9. Charitable planning
Even without transfer taxes, many charitably inclined persons will want to make lifetime gifts to their favorite charities. The advantages of naming a charity as the owner, beneficiary, and premium payer of a life insurance policy are numerous. First, the insurance proceeds eventually will provide the desired capital gift for a comparatively small outlay in the form of premium payments. Second, each year the donor-insured will receive an income tax deduction equal to the premium payments gifted to the charity (subject to the 50 percent of adjusted gross income deduction limitation). Third, because only the purchase of life insurance is involved, there are no complex details to be handled. Fourth, if the donor is unwilling or unable to gift future premium payments to the charity, the charity can either continue to make the premium payments or surrender the policy for its cash value. Finally, during the donor-insured's lifetime, either in the form of a loan or a partial surrender, the charity can access the policy's accumulated cash values to meet an emergency need.

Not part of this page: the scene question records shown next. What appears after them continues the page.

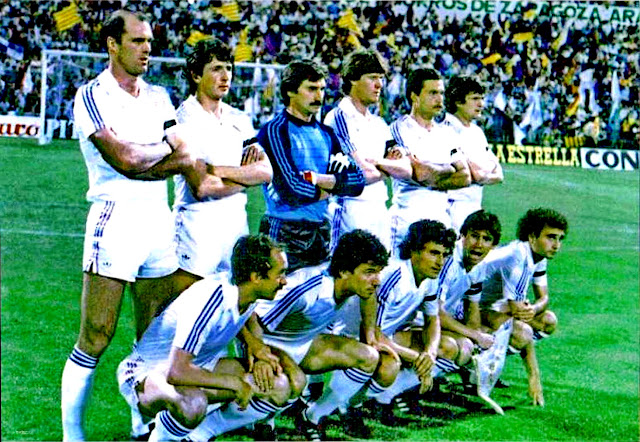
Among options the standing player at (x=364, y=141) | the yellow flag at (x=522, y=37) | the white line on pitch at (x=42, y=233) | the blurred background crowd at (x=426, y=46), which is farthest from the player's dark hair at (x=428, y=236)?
the yellow flag at (x=522, y=37)

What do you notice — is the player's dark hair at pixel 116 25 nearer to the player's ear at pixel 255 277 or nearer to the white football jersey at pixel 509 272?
the player's ear at pixel 255 277

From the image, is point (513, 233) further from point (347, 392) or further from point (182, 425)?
point (182, 425)

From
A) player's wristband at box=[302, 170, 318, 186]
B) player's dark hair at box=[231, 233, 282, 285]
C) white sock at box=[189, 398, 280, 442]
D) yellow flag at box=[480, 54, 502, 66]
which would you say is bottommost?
white sock at box=[189, 398, 280, 442]

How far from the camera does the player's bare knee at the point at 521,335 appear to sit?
5.05 meters

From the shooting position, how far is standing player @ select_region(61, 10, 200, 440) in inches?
139

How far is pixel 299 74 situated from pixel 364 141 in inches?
25.4

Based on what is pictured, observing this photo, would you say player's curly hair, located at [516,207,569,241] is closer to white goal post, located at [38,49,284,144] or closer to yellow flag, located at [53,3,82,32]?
white goal post, located at [38,49,284,144]

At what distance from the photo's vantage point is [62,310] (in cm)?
525

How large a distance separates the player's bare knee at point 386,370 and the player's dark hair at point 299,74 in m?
1.23

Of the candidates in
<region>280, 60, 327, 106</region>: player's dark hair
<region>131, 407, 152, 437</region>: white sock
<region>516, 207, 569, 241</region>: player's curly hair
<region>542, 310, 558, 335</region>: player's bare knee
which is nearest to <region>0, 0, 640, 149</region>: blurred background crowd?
<region>516, 207, 569, 241</region>: player's curly hair

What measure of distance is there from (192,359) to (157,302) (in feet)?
1.47

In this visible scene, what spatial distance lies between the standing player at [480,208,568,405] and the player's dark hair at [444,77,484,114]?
78 cm

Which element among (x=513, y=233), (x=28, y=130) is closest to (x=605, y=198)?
(x=513, y=233)

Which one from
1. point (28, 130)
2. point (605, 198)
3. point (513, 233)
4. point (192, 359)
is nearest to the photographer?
point (192, 359)
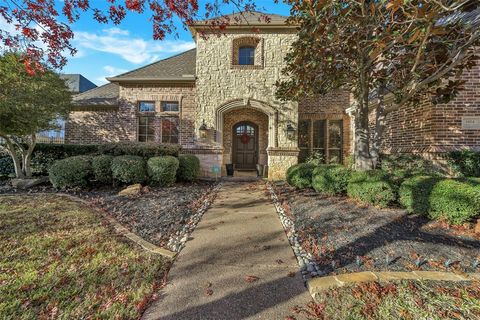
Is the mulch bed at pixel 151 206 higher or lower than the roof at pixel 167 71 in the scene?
lower

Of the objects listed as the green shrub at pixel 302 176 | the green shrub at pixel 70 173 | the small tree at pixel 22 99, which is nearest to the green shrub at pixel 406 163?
the green shrub at pixel 302 176

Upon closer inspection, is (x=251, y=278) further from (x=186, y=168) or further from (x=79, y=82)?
(x=79, y=82)

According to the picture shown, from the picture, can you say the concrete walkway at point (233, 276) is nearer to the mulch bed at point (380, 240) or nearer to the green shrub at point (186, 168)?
the mulch bed at point (380, 240)

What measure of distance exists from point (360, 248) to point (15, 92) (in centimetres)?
906

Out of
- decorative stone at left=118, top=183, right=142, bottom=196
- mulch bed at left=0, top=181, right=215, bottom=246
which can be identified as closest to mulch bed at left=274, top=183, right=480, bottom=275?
mulch bed at left=0, top=181, right=215, bottom=246

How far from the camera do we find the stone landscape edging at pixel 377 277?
2.03 m

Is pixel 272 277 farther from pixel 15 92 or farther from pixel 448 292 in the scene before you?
pixel 15 92

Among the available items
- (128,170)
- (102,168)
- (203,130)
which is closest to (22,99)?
(102,168)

10. Avoiding income taxes on retirerment plans
Contributing to a retirement plan or IRA is perhaps the best way to accumulate wealth because of the combination of tax-deductible contributions and tax-deferred savings. Such plans, however, are the worst way to distribute wealth because of the double tax (estate and income taxes) imposed on the distributions. Even without an estate tax, upon the death of the surviving spouse the children must begin taking distributions and incurring income taxes. A better strategy for a charitably inclined IRA owner might be to withdraw cash from the IRA or pension plan, pay the income tax, and use the after-tax proceeds to purchase a life insurance policy for the benefit of the participant's heirs. The policy would have a face value equal to the IRA's projected value at the death of the participant. After the participant has died, the heirs would receive the insurance proceeds income tax free, and the balance in the retirement plan could pass to charity or to a private foundation -- income tax free. For a married participant, a survivorship policy can be used. The only "loser" in this scenario is the IRS.
While it is impossible to predict what lies in store for transfer taxes, for the many reasons described above, life insurance is uniquely suited to handle many non-estate tax issues commonly confronted in estate and financial planning.